Dr. Devasia and colleagues analyzed the records of newly diagnosed patients with culture-confirmed TB who were enrolled in Tennessee’s Medicaid program(TennCare). Using the TennCare pharmacy database, the researchers were able to find out how many of the 640 TB patients studied had been prescribed fluoroquinolone during the 12 months prior to a TB diagnosis. Then the scientists took M. tuberculosis isolates from each patient and tested to see if the TB strain causing their illness was resistant to fluoroquinolone.
Bottom line: the results showed a direct association between previous fluoroquinolone use and being infected with a strain of fluoroquinolone-resistant TB. In fact, people with TB who had used fluoroquinolones within a year of their diagnosis were about five times as likely to have a fluoroquinolone-resistant strain of TB than those who had not used these antibiotics.
What’s more, the longer the antibiotics had been taken, the more likely the TB patients were to have a fluoroquinolone-resistant strain of tuberculosis. Dr. Devasia and colleagues found that fluoroquinolone resistance was the highest among the people who took the drug more than 60 days prior to TB diagnosis. “Exposure to fluoroquinolones early in the course of disease may select for and allow a fluoroquinolone-resistant strain to predominate,” explained Dr. Devasia.

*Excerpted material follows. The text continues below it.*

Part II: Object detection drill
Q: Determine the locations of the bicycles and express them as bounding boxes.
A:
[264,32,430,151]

In an editorial accompanying the Vanderbilt University study, Dr. John Bernardo of Boston University School of Medicine and Wing Wei Yew of Grantham Hospital in Hong Kong warned that doctors who inappropriately prescribe antibiotics may be contributing to this growing problem of drug-resistant TB. “For now, we all need to be more careful when considering the use of these drugs in the community setting and limit the use of prolonged or repeated courses of fluoroquinolones, or even avoid them altogether, in patients who are risk of having active TB,” they wrote.